REQUEST — Render the entries below as a JSON array of strings, one string per line and no strings for blank lines.

DATA FOR THE TASK —
"""

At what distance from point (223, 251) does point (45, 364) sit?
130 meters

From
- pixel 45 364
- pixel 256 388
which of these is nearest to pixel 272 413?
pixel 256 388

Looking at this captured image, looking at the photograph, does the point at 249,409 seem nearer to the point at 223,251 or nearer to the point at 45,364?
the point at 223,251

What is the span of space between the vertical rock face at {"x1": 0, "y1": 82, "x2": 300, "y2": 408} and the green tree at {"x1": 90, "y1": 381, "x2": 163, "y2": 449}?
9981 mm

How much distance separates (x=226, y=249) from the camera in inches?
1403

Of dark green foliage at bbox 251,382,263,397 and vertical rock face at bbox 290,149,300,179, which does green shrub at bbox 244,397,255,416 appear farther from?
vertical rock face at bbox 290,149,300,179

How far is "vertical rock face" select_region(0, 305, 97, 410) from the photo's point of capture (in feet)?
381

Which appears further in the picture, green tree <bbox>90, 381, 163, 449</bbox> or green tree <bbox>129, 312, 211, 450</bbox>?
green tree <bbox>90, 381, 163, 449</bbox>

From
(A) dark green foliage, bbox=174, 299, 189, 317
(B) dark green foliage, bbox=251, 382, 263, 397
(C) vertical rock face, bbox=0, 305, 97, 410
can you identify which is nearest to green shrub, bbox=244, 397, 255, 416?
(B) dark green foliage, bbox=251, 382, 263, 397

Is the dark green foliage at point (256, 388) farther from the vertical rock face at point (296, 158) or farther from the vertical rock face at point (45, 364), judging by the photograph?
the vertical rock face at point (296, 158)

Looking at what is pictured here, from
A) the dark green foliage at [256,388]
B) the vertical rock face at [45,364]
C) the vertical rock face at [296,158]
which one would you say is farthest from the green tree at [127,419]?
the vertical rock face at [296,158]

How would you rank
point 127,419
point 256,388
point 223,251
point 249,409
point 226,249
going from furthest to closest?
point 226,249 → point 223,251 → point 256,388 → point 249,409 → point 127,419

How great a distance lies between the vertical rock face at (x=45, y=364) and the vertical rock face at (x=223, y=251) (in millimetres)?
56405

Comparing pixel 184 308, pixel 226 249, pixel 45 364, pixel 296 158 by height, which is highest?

"""

COMPLETE ANSWER —
[
  "At what distance from point (223, 251) does point (45, 364) sit?",
  "130 meters",
  "From",
  "- pixel 45 364",
  "- pixel 256 388",
  "which of these is nearest to pixel 272 413?",
  "pixel 256 388",
  "Looking at this captured image, looking at the photograph, does the point at 249,409 seem nearer to the point at 223,251 or nearer to the point at 45,364?",
  "the point at 223,251",
  "What is the span of space between the vertical rock face at {\"x1\": 0, \"y1\": 82, \"x2\": 300, \"y2\": 408} and the green tree at {\"x1\": 90, \"y1\": 381, \"x2\": 163, \"y2\": 449}?",
  "9981 mm",
  "How much distance separates (x=226, y=249) from the camera in inches?",
  "1403",
  "Of dark green foliage at bbox 251,382,263,397 and vertical rock face at bbox 290,149,300,179, which does green shrub at bbox 244,397,255,416 appear farther from?",
  "vertical rock face at bbox 290,149,300,179",
  "How far is \"vertical rock face\" select_region(0, 305, 97, 410) from the photo's point of capture (in feet)?",
  "381",
  "Which appears further in the picture, green tree <bbox>90, 381, 163, 449</bbox> or green tree <bbox>129, 312, 211, 450</bbox>?",
  "green tree <bbox>90, 381, 163, 449</bbox>",
  "From",
  "(A) dark green foliage, bbox=174, 299, 189, 317",
  "(B) dark green foliage, bbox=251, 382, 263, 397",
  "(C) vertical rock face, bbox=0, 305, 97, 410",
  "can you identify which is nearest to green shrub, bbox=244, 397, 255, 416?",
  "(B) dark green foliage, bbox=251, 382, 263, 397",
  "Is the dark green foliage at point (256, 388) farther from the vertical rock face at point (296, 158) or farther from the vertical rock face at point (45, 364), judging by the photograph?",
  "the vertical rock face at point (296, 158)",
  "Looking at what is pictured here, from",
  "A) the dark green foliage at [256,388]",
  "B) the vertical rock face at [45,364]",
  "C) the vertical rock face at [296,158]",
  "which one would you say is farthest from the green tree at [127,419]?",
  "the vertical rock face at [296,158]",
  "How would you rank",
  "point 127,419",
  "point 256,388",
  "point 223,251",
  "point 249,409",
  "point 226,249",
  "going from furthest to closest?",
  "point 226,249 → point 223,251 → point 256,388 → point 249,409 → point 127,419",
  "How great a distance lies between the vertical rock face at (x=45, y=364) and the vertical rock face at (x=223, y=251) (in millimetres)?",
  "56405",
  "Comparing pixel 184 308, pixel 226 249, pixel 45 364, pixel 296 158 by height, which is highest?"
]